# Breeder in N. Alabama



## sobamaflyer (Jul 23, 2012)

Hoping members here could inform me of any derogatory dealings with a Sherry Cole of Arab (Huntsville) Alabama?

Thank you


----------



## Luciledodd (Sep 5, 2009)

Look up the Magnolia Havanese and see if she is a member. You can also e-mail them and ask if they have any complaints with that breeder.


----------



## sobamaflyer (Jul 23, 2012)

Thank you for the tip, google seems to dead end in broken links for the club itself although I find half a dozen breeders referencing it as members.


----------



## Luciledodd (Sep 5, 2009)

I see what you mean. It has been 2 years since I contacted them. But Susan Hines (maybe Hinz) has a website. I believe that she in located in Northern Alabama. I am sure if she doesn't have puppies that she can recommend someone.


----------



## sobamaflyer (Jul 23, 2012)

Thank you for the point in the right direction. Susan appears to be in that same area. I've just sent her an email.

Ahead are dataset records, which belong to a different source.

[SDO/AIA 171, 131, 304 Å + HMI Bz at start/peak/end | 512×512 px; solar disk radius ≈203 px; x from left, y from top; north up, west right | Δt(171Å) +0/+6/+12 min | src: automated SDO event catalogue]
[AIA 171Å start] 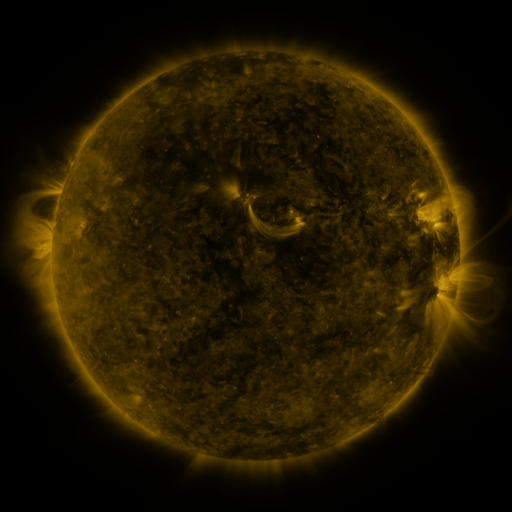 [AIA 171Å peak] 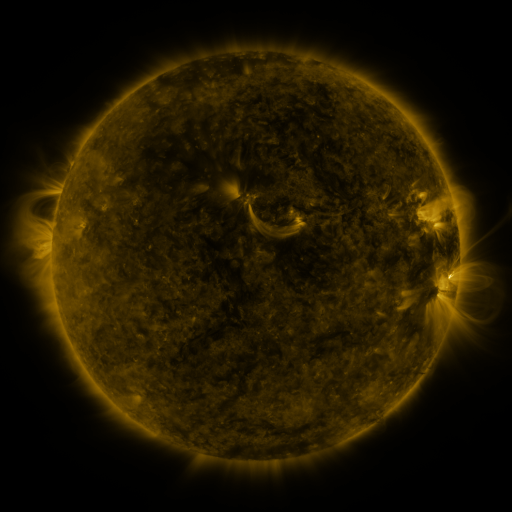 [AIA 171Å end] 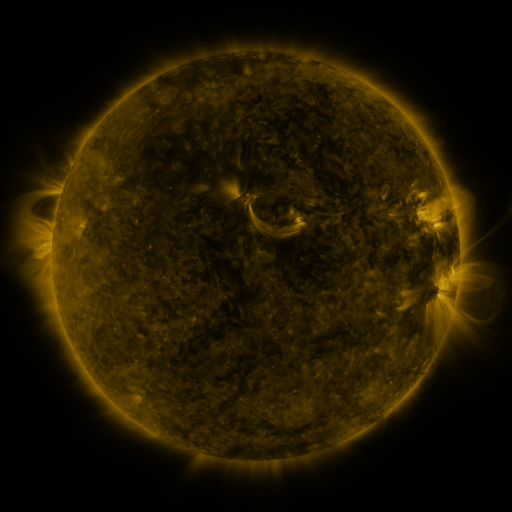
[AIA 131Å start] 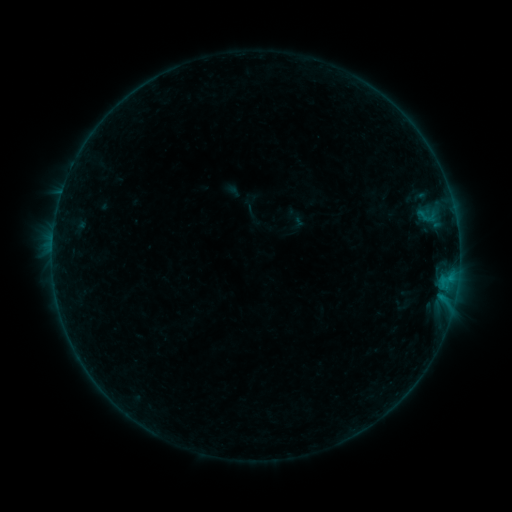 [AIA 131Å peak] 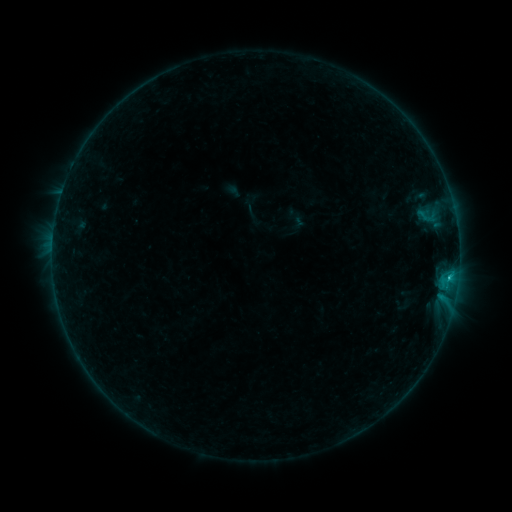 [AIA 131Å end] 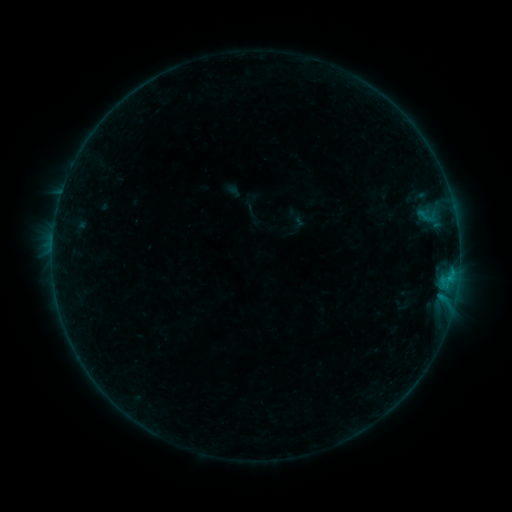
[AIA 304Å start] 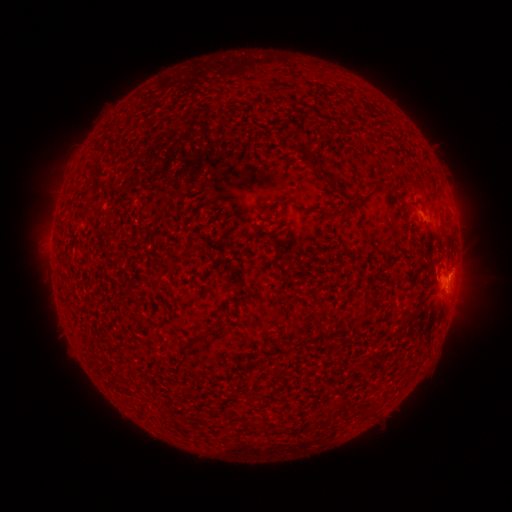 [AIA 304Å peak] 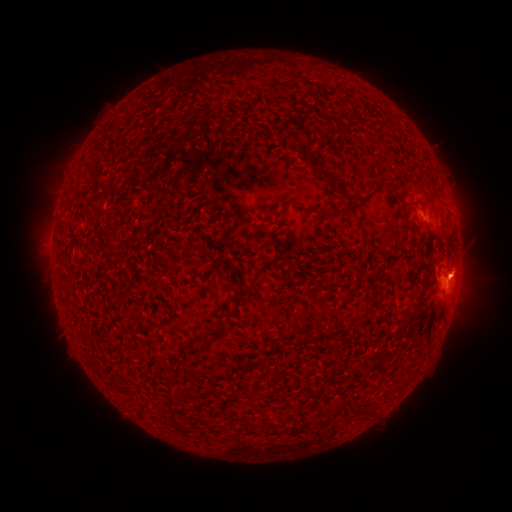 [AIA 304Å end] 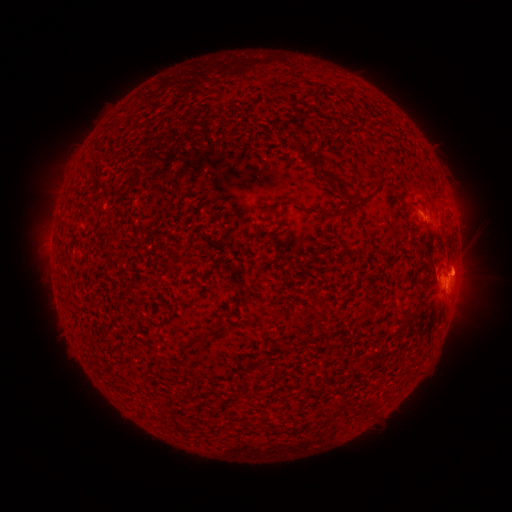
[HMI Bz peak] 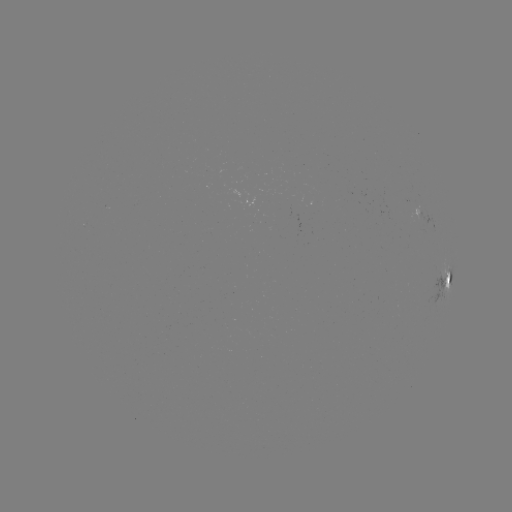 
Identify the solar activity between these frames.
B5.8 flare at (448, 278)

We are in S. Alabama. For the record I am not at all unhappy with Mrs. Cole to this point but just trying to make sure we do our due diligence, had a pretty bad experience with an English Bulldog breeder some years back.


----------



## tootle (Jun 19, 2007)

Our Southern Magnolia Havanese Club website is down but Sherry Cole is not a member. Susan Hines is a member and will be glad to help you find Havanese from quality breeders in that area.


----------